What is needed ->
Reproduce the whole listing, character for character.

##############################

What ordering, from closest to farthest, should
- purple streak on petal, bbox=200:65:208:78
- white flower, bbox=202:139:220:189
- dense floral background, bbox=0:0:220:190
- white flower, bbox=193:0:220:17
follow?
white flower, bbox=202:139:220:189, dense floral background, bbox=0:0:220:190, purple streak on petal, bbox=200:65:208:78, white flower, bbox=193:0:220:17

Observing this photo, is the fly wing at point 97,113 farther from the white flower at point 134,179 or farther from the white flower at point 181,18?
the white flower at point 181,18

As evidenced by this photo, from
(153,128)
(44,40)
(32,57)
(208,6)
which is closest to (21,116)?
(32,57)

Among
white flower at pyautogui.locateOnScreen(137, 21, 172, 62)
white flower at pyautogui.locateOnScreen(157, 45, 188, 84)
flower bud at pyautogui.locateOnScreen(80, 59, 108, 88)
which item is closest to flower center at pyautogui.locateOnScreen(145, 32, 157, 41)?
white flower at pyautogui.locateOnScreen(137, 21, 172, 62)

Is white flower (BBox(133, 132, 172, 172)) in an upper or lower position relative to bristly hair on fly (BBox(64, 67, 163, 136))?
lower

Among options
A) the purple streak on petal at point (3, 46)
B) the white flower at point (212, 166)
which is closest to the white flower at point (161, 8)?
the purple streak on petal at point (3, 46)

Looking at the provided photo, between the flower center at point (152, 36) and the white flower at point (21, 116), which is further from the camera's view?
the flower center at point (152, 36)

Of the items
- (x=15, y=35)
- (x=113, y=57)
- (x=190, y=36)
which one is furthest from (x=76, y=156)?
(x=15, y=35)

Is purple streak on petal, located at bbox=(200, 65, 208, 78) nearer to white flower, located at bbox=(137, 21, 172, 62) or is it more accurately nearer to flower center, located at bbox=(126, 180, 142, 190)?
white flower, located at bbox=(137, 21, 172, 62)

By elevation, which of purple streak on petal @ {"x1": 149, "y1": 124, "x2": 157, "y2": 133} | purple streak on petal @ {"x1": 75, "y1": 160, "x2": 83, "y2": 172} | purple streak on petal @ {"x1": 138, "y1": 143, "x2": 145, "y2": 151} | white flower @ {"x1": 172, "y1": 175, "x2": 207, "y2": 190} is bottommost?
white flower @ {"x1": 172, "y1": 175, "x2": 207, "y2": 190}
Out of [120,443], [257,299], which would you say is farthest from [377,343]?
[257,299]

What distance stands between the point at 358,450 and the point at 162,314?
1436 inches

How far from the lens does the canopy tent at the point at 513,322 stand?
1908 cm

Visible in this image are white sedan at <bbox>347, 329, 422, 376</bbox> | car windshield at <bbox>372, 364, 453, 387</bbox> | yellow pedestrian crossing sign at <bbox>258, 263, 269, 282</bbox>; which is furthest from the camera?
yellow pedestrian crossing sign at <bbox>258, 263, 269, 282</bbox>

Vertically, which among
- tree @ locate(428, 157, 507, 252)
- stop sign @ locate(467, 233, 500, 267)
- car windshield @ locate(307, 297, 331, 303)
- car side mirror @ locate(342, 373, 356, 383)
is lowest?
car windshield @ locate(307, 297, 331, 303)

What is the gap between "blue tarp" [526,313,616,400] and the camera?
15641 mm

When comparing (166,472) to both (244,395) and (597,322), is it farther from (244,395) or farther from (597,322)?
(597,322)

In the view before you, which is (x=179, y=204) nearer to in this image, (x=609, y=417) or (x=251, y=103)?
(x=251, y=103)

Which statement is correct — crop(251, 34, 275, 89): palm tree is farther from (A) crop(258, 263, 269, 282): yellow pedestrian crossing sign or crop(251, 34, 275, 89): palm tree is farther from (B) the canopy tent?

##############################

The response ->
What ordering, from closest to farthest, should
- purple streak on petal, bbox=200:65:208:78
- white flower, bbox=202:139:220:189
- dense floral background, bbox=0:0:220:190
- white flower, bbox=193:0:220:17
follow?
white flower, bbox=202:139:220:189, dense floral background, bbox=0:0:220:190, purple streak on petal, bbox=200:65:208:78, white flower, bbox=193:0:220:17

Observing this photo, is the fly wing at point 97,113 farther from the white flower at point 134,179 or farther from the white flower at point 181,18?
the white flower at point 181,18

As evidenced by this photo, from
(153,128)
(44,40)
(32,57)
(208,6)
which is closest to (21,116)?
(32,57)

Among
white flower at pyautogui.locateOnScreen(137, 21, 172, 62)
white flower at pyautogui.locateOnScreen(157, 45, 188, 84)
flower bud at pyautogui.locateOnScreen(80, 59, 108, 88)
which item is closest to flower center at pyautogui.locateOnScreen(145, 32, 157, 41)?
white flower at pyautogui.locateOnScreen(137, 21, 172, 62)

Is white flower (BBox(133, 132, 172, 172)) in an upper or lower position relative to bristly hair on fly (BBox(64, 67, 163, 136))?
lower

Among options
A) the purple streak on petal at point (3, 46)
B) the white flower at point (212, 166)
which is closest to the white flower at point (161, 8)?
the purple streak on petal at point (3, 46)

Looking at the provided photo, between the flower center at point (152, 36) and the white flower at point (21, 116), which is further from the camera's view?
the flower center at point (152, 36)

Of the items
- (x=15, y=35)
- (x=113, y=57)
- (x=190, y=36)
which one is furthest from (x=76, y=156)?
(x=15, y=35)

Is purple streak on petal, located at bbox=(200, 65, 208, 78) nearer to white flower, located at bbox=(137, 21, 172, 62) or is it more accurately nearer to flower center, located at bbox=(126, 180, 142, 190)?
white flower, located at bbox=(137, 21, 172, 62)

By elevation, which of purple streak on petal @ {"x1": 149, "y1": 124, "x2": 157, "y2": 133} | purple streak on petal @ {"x1": 75, "y1": 160, "x2": 83, "y2": 172} | purple streak on petal @ {"x1": 138, "y1": 143, "x2": 145, "y2": 151} | white flower @ {"x1": 172, "y1": 175, "x2": 207, "y2": 190} is bottommost?
white flower @ {"x1": 172, "y1": 175, "x2": 207, "y2": 190}
Out of [120,443], [257,299], which would you say is farthest from [377,343]?
[257,299]

What distance stands between the point at 358,450 and the point at 162,314?
1436 inches

How far from the lens does the canopy tent at the point at 513,322 stand?
1908 cm

Visible in this image are white sedan at <bbox>347, 329, 422, 376</bbox> | car windshield at <bbox>372, 364, 453, 387</bbox> | yellow pedestrian crossing sign at <bbox>258, 263, 269, 282</bbox>; which is furthest from the camera?
yellow pedestrian crossing sign at <bbox>258, 263, 269, 282</bbox>

Vertically, which among
- tree @ locate(428, 157, 507, 252)
- stop sign @ locate(467, 233, 500, 267)
- car windshield @ locate(307, 297, 331, 303)
- car side mirror @ locate(342, 373, 356, 383)
is lowest?
car windshield @ locate(307, 297, 331, 303)

What is the gap between "blue tarp" [526,313,616,400] and the camera?
15641 mm

When comparing (166,472) to both (244,395) and (597,322), is it farther from (244,395) or farther from (597,322)?
(597,322)

In the view before you, which is (x=179, y=204) nearer to in this image, (x=609, y=417) or (x=251, y=103)?
(x=251, y=103)

Which statement is correct — crop(251, 34, 275, 89): palm tree is farther from (A) crop(258, 263, 269, 282): yellow pedestrian crossing sign or crop(251, 34, 275, 89): palm tree is farther from (B) the canopy tent?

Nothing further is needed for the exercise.